ANKARA- TJA Davası’nda konuşan Avukat Çiğdem Kozan, dosyada Irak’a giden herkesin Kandil’e gitmekle suçlandığını belirterek, “Müvekkilim Kandil’e gidiyor olsa legal yoldan gider mi?” diye sordu.
Ankara merkezli bir soruşturma kapsamında 2 Aralık 2022’de tutuklanan Tevgera Jinên Azad (Özgür Kadın Hareketi/TJA) aktvistlerinin “örgüte üye olma” ve “örgüt kurma veya yönetme” iddiasıyla yargılandıkları davanın ilk duruşması üçüncü gününde Ankara 25’inci Ağır Ceza Mahkemesi’nde devam ediyor.
Verilen aranın ardından duruşma, Figen Aras müdafi avukat Çiğdem Kozan’ın beyanlarıyla devam etti.
‘AYNI TARİHLERDE BEYAN VERMELERİ İMKANSIZ’

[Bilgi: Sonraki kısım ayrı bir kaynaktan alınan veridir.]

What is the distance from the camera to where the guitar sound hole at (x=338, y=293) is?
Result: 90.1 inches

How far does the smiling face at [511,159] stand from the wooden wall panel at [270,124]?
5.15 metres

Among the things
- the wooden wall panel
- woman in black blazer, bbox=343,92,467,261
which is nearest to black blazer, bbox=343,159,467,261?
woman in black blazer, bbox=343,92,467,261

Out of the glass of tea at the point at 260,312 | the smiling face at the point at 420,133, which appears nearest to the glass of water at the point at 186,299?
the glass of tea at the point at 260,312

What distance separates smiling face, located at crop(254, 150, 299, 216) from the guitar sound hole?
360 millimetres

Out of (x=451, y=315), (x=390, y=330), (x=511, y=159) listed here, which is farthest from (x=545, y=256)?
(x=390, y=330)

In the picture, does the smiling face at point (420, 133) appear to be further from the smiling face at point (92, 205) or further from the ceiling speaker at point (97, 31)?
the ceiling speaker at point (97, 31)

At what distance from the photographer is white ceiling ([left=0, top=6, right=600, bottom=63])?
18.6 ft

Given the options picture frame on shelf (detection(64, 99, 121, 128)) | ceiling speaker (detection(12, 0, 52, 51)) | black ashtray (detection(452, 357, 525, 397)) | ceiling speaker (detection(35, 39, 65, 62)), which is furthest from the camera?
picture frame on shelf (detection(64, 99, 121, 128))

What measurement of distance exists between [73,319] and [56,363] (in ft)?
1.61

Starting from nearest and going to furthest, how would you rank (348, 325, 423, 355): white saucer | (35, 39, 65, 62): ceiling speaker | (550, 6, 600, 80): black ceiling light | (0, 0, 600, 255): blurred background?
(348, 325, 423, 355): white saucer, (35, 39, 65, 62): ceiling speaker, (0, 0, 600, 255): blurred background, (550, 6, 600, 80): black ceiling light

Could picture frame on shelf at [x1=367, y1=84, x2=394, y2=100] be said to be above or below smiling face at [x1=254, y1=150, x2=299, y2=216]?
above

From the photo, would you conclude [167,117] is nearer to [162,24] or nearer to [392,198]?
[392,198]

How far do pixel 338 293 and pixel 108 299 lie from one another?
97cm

Dosyanın mükerrer olduğunu söyleyen Kozan, Figen Aras’ın Yargıtay’daki dosyasının da kadın mücadelesine dayandığını belirtti. Kozan, “2017 öncesi müvekkilimin eylemleri zaten yargılanmış. Diyarbakır’da olan dosya burayla birleştirilmiş, müvekkilimin öğretmen olmasından dolayı tanıklar tarafından ‘emek hareketi’ üzerinden bir bilgi paylaşmış. Dosyamız bir tanık dosyası, dosya tanıkla başlıyor, savcı Ahmet Altun gizli tanık Ulaş’ı buluyor ve tanıkla birlikte Ankara’da bir bütün soruşturmalarda oluyor. Sizden önce mali dosya açtılar, yine orada bu tanıklar, HTS kayıtları vardı. Bu yargılama biçiminin bomboş olduğu diğer yargılamalarda ortaya çıktı. Gizli tanık Ulaş, 358 sayfadan ibaret ifadeleri var. Muhammed Zengin’in beyanları var dosyanın dışında bir tanık çünkü gizli tanık Ulaş’ın var olmadığını gösteriyor. 4 Mart 2020’de gizli tanık Ulaş’ın ifadeleri alınırken aynı tarihte Muhammed Zengin’inde aynı tarihte, aynı mahkeme tarafından ifadesi alınıyor, aynı katip, mahkeme ve TEM’in imzaları bulunuyor. Muhammed Zengin, ifadesinde, ‘sabah başladı, akşam bitti başka kimsenin ifadesi alınmadı’ diyor o gün gizli tanık Ulaş’ın ifadelerinin alınması imkansız. Muhammed Zengin bir günde 10 sayfalık teşhis yaparken, 18 sayfalık ifadeleri veriyor. Gizli tanık Ulaş aynı gün içerisinde 18 tane ifade veremez. Bu tanığın TEM tarafından oluşturulan bir tanık olduğu görülüyor” dedi.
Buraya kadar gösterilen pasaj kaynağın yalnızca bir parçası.